Similarly to Ed Kennedy in I am the Messenger, I dreaded yet anticipated the third "good deed" I had to preform.  When our English teacher said we would have to do something for a member of our immediate family, there was a collective sigh of relief throughout the classroom.  "Oh, this will be easy," we thought.

"This must but done secretly, without anyone knowing.  This is due Monday," Mrs. Cozzie announced.  With that, we went on our merry way.  Then came the hard part: What does my mother, father, or sister need that is significant? The answer would be nothing, nothing at all.

We live in a normal sized home in Evergreen Park, not a mansion in Orland Park or tiny apartment downtown.  My mother is a cross between Betty Crocker and Martha Stewart on metaphorical steroids. Needless to say, our house is nearly spotless.  I say nearly because after looking around I realized my mother despised cleaning the chandeliers and we have three.  That was my task.

Most people spend their Friday nights at parties or hanging out with friends.  Myself, on the other hand- I spent two hours cleaning crystals on lights by hand.


My mother still has yet to realize I cleaned them.

Marist students serve others.  I am beginning to realize that because I am doing these acts of kindness, there is no pressure; I am simply doing what I feel is necessary or what would be helpful for others.  I may or not be recognized for preforming the good deeds but it still feels good to help and serve others.

x

Saturday, November 23, 2013

The Ace of Diamonds


In English class, we are reading I Am the Messenger by Markus Zusak.  The honors English teachers decided it would be a fantastic idea to have high school students stalk each other and try to preform good deeds while remaining anonymous.  If we cannot shut up for the forty-four minutes of class they spend with us, how do they think we can keep this project a secret?

I am the type of person who is strong-willed and determined so when this project was presented I accepted the challenge.  I prefer to work alone and not have to depend on anyone else to help so this project was more my type of project; I worked alone and I did research.

Justin Mgbokwere.  That was the guy's name, which I still do not know how to say.  He is in my religion class and the only time I have ever heard him speak was the one day he had to lead prayer.  First, I looked him up on Facebook.  From there I found out he went to St. Bede's, we have nineteen mutual friends, and one of his friends, Maddie, I play lacrosse with and she is in my gym class.
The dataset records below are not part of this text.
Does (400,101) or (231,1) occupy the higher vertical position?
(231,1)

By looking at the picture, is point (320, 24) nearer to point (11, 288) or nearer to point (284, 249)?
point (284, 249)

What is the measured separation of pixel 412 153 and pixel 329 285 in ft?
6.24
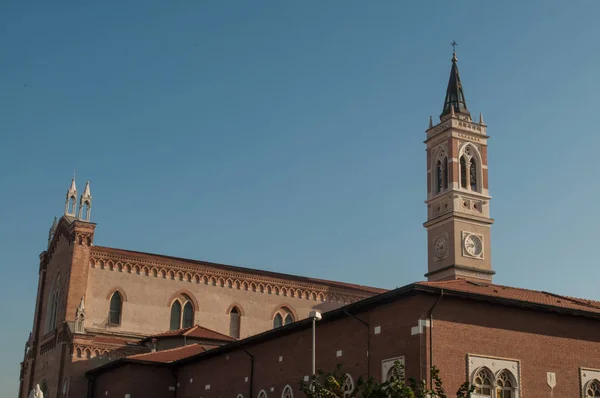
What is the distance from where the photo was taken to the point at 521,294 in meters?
31.1

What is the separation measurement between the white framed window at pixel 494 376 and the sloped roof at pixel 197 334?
23.7 meters

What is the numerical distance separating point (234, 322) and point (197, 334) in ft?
17.9

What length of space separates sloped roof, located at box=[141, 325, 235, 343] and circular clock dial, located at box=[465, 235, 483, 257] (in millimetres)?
20550

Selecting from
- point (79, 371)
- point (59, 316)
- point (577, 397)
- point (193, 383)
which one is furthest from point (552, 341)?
point (59, 316)

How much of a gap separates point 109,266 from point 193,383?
1180 centimetres

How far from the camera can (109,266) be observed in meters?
50.6

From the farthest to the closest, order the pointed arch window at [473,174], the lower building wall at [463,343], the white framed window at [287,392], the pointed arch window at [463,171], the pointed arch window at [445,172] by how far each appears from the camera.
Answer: the pointed arch window at [473,174] → the pointed arch window at [445,172] → the pointed arch window at [463,171] → the white framed window at [287,392] → the lower building wall at [463,343]

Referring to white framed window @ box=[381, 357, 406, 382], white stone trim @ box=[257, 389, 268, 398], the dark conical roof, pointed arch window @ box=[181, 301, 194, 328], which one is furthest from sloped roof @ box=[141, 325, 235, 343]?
the dark conical roof

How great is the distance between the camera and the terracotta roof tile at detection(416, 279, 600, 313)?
93.3ft

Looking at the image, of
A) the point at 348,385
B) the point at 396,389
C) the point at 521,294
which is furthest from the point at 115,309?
the point at 396,389

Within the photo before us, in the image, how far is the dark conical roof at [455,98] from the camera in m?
66.3

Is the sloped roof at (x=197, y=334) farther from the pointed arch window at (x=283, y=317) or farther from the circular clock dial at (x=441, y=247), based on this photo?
the circular clock dial at (x=441, y=247)

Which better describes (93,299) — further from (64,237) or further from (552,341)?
(552,341)

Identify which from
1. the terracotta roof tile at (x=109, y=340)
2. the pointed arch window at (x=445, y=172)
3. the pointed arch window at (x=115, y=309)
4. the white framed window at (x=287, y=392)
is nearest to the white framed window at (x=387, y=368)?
the white framed window at (x=287, y=392)
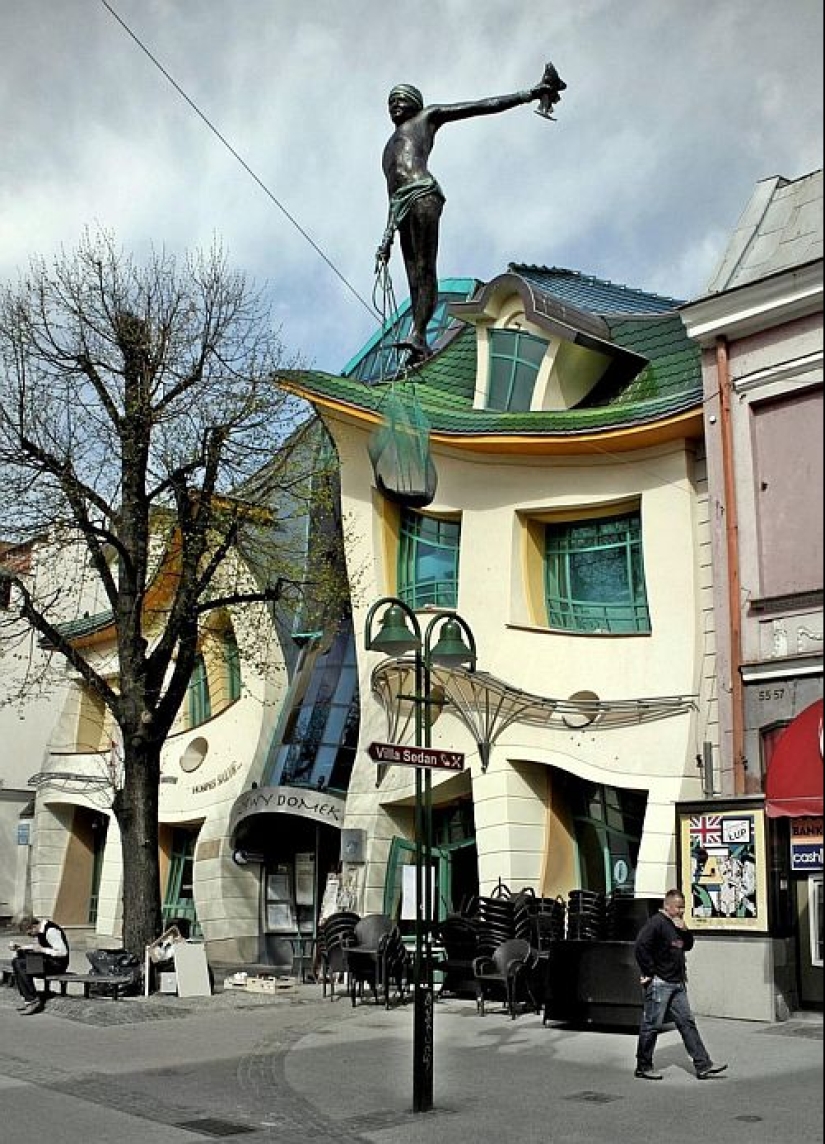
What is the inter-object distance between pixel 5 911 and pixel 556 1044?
29538mm

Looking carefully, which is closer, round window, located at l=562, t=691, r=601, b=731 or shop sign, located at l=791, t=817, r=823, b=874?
shop sign, located at l=791, t=817, r=823, b=874

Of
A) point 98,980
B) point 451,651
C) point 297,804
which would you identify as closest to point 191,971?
point 98,980

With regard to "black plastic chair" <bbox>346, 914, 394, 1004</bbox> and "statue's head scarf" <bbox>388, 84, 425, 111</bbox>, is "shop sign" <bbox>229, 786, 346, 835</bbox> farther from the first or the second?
"statue's head scarf" <bbox>388, 84, 425, 111</bbox>

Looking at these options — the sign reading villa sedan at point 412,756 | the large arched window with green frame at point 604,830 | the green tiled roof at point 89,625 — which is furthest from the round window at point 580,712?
the green tiled roof at point 89,625

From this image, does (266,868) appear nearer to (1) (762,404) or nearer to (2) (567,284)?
(2) (567,284)

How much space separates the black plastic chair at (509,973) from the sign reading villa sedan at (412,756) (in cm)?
549

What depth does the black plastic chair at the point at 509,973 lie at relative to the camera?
15.6 metres

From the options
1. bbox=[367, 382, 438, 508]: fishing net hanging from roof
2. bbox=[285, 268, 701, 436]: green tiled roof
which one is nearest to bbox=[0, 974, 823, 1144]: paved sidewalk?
bbox=[367, 382, 438, 508]: fishing net hanging from roof

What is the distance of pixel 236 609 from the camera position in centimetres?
2345

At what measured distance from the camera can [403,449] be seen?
13.3 m

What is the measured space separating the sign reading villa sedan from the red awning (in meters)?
5.23

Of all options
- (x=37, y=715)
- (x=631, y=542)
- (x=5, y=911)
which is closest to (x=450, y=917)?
(x=631, y=542)

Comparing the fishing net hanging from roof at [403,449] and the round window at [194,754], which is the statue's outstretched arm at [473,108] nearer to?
the fishing net hanging from roof at [403,449]

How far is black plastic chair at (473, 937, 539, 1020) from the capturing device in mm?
15586
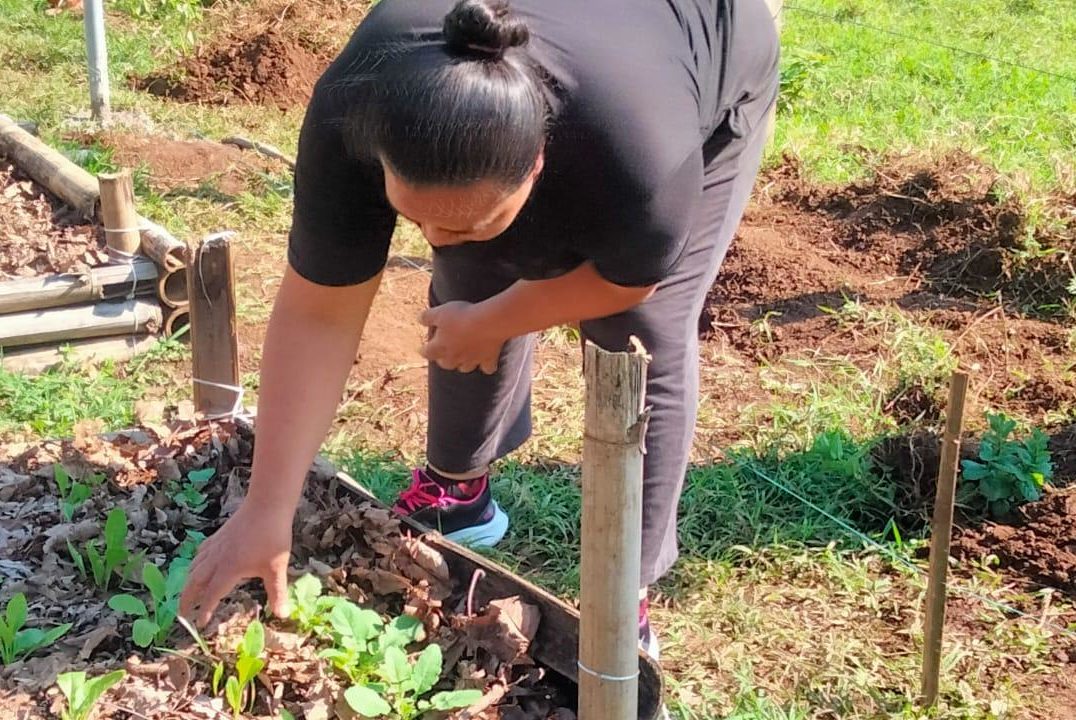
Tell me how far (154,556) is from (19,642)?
1.10ft

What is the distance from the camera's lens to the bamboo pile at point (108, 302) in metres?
3.63

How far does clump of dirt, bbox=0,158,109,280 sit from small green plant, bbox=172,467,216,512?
1.54 m

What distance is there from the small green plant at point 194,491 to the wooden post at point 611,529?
1.15 metres

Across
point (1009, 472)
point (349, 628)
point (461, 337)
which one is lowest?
point (1009, 472)

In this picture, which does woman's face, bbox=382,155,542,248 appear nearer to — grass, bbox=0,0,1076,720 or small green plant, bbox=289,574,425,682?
small green plant, bbox=289,574,425,682

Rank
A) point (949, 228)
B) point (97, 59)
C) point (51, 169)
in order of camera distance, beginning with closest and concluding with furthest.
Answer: point (51, 169) < point (949, 228) < point (97, 59)

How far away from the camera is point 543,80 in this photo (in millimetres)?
1503

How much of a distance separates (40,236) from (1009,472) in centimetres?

The next day in gym, I decided to ask Maddie about Justin.  All she said was that he is nice.  She was a font of knowledge about the silent kid in Religion.  From speaking to Maddie and creeping him on Facebook, I still had no clue what this boy needed.  It was not like he did not have friends, he just did not talk!  Later that day, I opened my student handbook where I keep all my assignments.  In the corner, there is a quote on every page.  That was when I got the idea.

I found inspirational quotes about things like friendship and life in general.  I thought about how I could give the quote to him and decided on putting them inside fortune cookies, like I was giving him a fortune of good luck and inspiration.


I asked Deason Neu if he would mind calling Justin to his office and giving him the present and he gave me one condition: he had to try my fortune cookies.

I don't know what Justin's reaction was or how he felt because I was not there but I hope he liked the cookies and maybe he will open up more towards others.

As a Marist student, I have fulfilled one of the Marist Marks.  Not all Marist students love but through this project, I have tried to help Justin in one of the only ways I can.  I have tried to show that someone cares and that someone loves him, not romantically, but as a sister would love a brother.  After all, we are only students for four years but brothers and sisters for life.